A barge weighted down with coal navigating the Rhine (supply: https://commons.wikimedia.org/wiki/File:Coal_barge_Chilandia_on_Rhine_-_looking_south.jpg)
import datetime
import matplotlib as mpl
import matplotlib.pyplot as plt
import numpy as np
import pandas as pd
import seaborn as sns
import tensorflow as tf
from sklearn.preprocessing import LabelEncoder
from sklearn.preprocessing import StandardScaler
from sklearn.metrics import mean_squared_error
import joblib
# first, we import information from excel the usage of the read_excel serve as
df = pd.read_excel('RhineLSTM.xlsx')
# then, we set the date of the remark because the index
df.set_index('date', inplace=True)
df.head()
# specify columns to plot
columns = [0, 1, 2, 3, 5, 6, 7, 8, 9, 10, 11, 12, 13, 14]
i = 1
values = df.values
# outline determine object and dimension
plt.determine(figsize=(9,40))
# plot every column with a for loop
for variable in columns:
plt.subplot(len(columns), 1, i)
plt.plot(values[:, variable])
plt.identify(df.columns[variable], y=0.5, loc='proper')
i += 1
plt.display()
# histograms of the variables
df.hist(figsize=(9,18))
plt.display()
# calculate dataset imply and usual deviation
imply = df.imply()
std = df.std()
# normalise dataset with prior to now calculated values
df_std = (df - imply) / std
# create violin plot
df_std = df_std.soften(var_name='Column', value_name='Normalised')

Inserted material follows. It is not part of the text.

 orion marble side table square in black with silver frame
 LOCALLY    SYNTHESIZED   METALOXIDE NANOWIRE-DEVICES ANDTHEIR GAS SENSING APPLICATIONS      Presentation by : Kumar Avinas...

plt.determine(figsize=(12, 6))
ax = sns.violinplot(x='Column', y='Normalised', information=df_std)
_ = ax.set_xticklabels(df.keys(), rotation=90)
import datetime
import matplotlib as mpl
import matplotlib.pyplot as plt
import numpy as np
import pandas as pd
import seaborn as sns
import tensorflow as tf
from sklearn.preprocessing import LabelEncoder
from sklearn.preprocessing import StandardScaler
from sklearn.metrics import mean_squared_error
import joblib
# first, we import information from excel the usage of the read_excel serve as
df = pd.read_excel('RhineLSTM.xlsx', sheet_name='Detailed4_MAIN’)
# then, we set the date of the remark because the index
df.set_index('date', inplace=True)
# load dataset
values = df.values
# make sure all information is waft
values = values.astype('waft32')
# normalise every characteristic variable the usage of Scikit-Learn
scaler = StandardScaler()
scaled = scaler.fit_transform(values)
# save scaler for later use
joblib.unload(scaler, 'scaler.gz')
# specify the collection of lagged steps and contours
backward_steps = 7
n_features = df.form[1]
# convert collection to supervised learning
def series_to_supervised(information, n_in=1, n_out=1, dropnan=True):
n_vars = 1 if sort(information) is record else information.form[1]
df = pd.DataBody(information)
cols, names = record(), record()
# enter collection (t-n, ... t-1)
for i in vary(n_in, 0, -1):
cols.append(df.shift(i))
names += [('var%d(t-%d)' % (j+1, i)) for j in range(n_vars)]
# forecast collection (t, t+1, ... t+n)
for i in vary(0, n_out):
cols.append(df.shift(-i))
if i == 0:
names += [('var%d(t)' % (j+1)) for j in range(n_vars)]
else:
names += [('var%d(t+%d)' % (j+1, i)) for j in range(n_vars)]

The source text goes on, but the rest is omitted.